— Quoted passage —
|---|

The Germans only had one type of camp. A death camp because, anyone who went into one, was eventually going to die.

Saying they are "Internment camps" is just sugar coating what a concentration camp really is. People thrown into a jail like setting for no cause, without rights and treated like animals.

Then there is always that issue of being shot without warning for being on the wrong side of the fence.
 
Theres two types of camps. Death camps and concentration camps.

The Germans only had one type of camp. A death camp because, anyone who went into one, was eventually going to die.

Saying they are "Internment camps" is just sugar coating what a concentration camp really is. People thrown into a jail like setting for no cause, without rights and treated like animals.

Then there is always that issue of being shot without warning for being on the wrong side of the fence.

do you really thik the japs were treated like animals there?
i don´t have much info about it so if you know some link post it please.
and if someone speaks about concentration camp today, everyone imagines nazi death camp
 
I too am a jpn-american. While we hear of the jpn-american internment/concentration camps as consiting of Americans of Jpn descent who were living in the west coast areas, there was a population of Hawaiian Japaness Americans who were sent to camps. These citizen were usually involved in the jpn-american community or business community, and were targed because they were citizen leaders, who naturally did talk to people (and relatives!) back in japan. None were ever convicted.

When I visited Hawaii a few years ago, I picked up a book on these hawaiian jpn-americans (airplane reading material): Ganbare! by Saiki, Patsy

While I'm not surprised not many mainlanders or even Katonks (me) know much about the internment camps, let alone the hawaiian ones, I am alittle surprised that a "buddah-head" (no offense meant: the 442nd are my heros and I like to throw around their diction when I have the chance) would say no hawaiian jpn-american was send to camps...

JCCH*:*Hawaii Internees Story
 
From what I've read, the idea of putting the Japanese on the West Coast in Camps (Concentration or Custody or whatever you want to call it) came out of the Roosevelt Administration. Right after Pearl Harbor, there was considerable concern that the Japanese population had persons in that were of questionable loyalty, to put it simply, deep cover plants.

Roosevelt (and a few others of his administration) wanted to put them in Camps to keep an eye on them. Hoover thought the FBI could root out the problem ones if given the time and resources. Roosevelt won out and Japanese (naturalized, American born and enemy alien) were put in camps. The zone in which this occured was pretty much along the West Coast, inland states (for the most part) did not send Japanese to camps (Unless they were enemy aliens and then they were obligated to go by rules of war).

However, the same question came up in the East with the Italians and Germans and the Germans in the Midwest. In those cases, Hoover won out. Individuals registered with the FBI, had to turn in weapons and radios and keep the Feds informed if they went anywhere.

It seems the focus was more on where the external threat was and who might be a possible ally to that threat that anything else. If Pearl Harbor was on the East Coast and Germany/Italy had a capable fleet, it is entirely possible the same occurence would've happened on the East Coast.
 
From what I've read, the idea of putting the Japanese on the West Coast in Camps (Concentration or Custody or whatever you want to call it) came out of the Roosevelt Administration.

But no one has trampled the civil rights of people as much as our current pres. :( Right?

I use the term Internment as a way to distinguish between those of the Axis and here in the US.
 
But no one has trampled the civil rights of people as much as our current pres. :( Right?

|---|

(Extracted records)
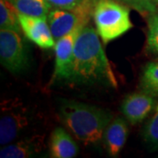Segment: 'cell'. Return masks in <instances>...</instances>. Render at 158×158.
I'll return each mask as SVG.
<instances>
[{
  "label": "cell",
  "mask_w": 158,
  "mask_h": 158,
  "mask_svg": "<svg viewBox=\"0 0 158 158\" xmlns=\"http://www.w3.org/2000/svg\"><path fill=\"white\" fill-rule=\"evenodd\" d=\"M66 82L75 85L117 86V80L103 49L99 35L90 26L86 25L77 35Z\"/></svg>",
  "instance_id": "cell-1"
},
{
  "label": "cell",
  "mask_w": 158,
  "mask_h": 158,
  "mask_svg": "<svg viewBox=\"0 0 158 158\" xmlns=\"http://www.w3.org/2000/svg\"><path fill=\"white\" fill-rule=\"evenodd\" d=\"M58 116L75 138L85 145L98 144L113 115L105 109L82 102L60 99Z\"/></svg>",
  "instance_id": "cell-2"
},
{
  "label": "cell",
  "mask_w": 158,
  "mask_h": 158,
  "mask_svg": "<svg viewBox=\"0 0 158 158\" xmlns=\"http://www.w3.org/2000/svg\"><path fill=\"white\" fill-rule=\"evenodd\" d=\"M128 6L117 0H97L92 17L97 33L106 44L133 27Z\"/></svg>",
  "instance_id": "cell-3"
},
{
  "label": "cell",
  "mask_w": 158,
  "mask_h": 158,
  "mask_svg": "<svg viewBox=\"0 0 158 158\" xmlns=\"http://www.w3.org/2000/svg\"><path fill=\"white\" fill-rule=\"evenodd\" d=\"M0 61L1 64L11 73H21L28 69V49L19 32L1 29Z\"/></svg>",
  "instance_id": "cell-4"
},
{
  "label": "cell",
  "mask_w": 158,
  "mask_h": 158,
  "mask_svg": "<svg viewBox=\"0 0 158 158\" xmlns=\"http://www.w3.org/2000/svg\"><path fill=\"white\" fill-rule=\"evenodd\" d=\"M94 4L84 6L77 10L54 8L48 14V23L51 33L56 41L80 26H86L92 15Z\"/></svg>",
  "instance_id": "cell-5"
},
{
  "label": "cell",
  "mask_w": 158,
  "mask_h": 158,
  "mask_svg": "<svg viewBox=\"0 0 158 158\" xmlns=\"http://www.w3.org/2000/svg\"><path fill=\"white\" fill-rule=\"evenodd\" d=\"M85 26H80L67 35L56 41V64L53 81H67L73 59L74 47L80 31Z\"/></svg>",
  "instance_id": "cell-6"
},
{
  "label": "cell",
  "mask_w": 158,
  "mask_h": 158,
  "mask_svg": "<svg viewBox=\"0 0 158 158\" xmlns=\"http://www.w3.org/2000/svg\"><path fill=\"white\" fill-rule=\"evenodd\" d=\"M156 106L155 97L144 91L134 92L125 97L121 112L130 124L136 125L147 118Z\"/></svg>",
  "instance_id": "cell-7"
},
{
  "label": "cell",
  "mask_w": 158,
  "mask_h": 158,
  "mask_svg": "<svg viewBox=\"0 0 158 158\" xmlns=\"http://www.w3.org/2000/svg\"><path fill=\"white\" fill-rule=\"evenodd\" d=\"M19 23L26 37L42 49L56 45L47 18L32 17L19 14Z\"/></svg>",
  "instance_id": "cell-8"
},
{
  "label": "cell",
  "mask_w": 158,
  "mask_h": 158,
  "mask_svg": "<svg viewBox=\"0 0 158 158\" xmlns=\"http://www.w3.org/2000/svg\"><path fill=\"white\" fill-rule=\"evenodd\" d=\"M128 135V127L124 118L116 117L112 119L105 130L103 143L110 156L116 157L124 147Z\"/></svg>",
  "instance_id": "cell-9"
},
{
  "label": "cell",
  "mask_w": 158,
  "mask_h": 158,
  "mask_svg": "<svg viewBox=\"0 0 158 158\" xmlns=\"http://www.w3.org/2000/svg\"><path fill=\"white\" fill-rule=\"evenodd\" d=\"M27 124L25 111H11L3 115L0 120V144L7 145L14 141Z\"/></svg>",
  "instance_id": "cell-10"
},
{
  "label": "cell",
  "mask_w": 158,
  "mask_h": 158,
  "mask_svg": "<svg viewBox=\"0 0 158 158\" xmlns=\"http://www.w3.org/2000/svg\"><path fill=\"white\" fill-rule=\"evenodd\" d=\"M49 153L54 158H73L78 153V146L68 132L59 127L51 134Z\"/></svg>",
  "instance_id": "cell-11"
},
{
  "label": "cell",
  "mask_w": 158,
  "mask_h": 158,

|---|

— Task instructions —
Summarize the discussion of wartime camps in two sentences. Work only from the discussion of wartime camps, not from the records.

— Task answer —
Posters in the discussion of wartime camps dispute whether the U.S. camps for Japanese Americans should be called internment or concentration camps, and one poster points out that Japanese Americans in Hawaii, often community and business leaders, were also sent to camps though none were ever convicted. Another poster says the idea of the camps came from the Roosevelt Administration after Pearl Harbor, while Italians and Germans in the East and Midwest instead had to register with the FBI, turn in weapons and radios, and report their travel.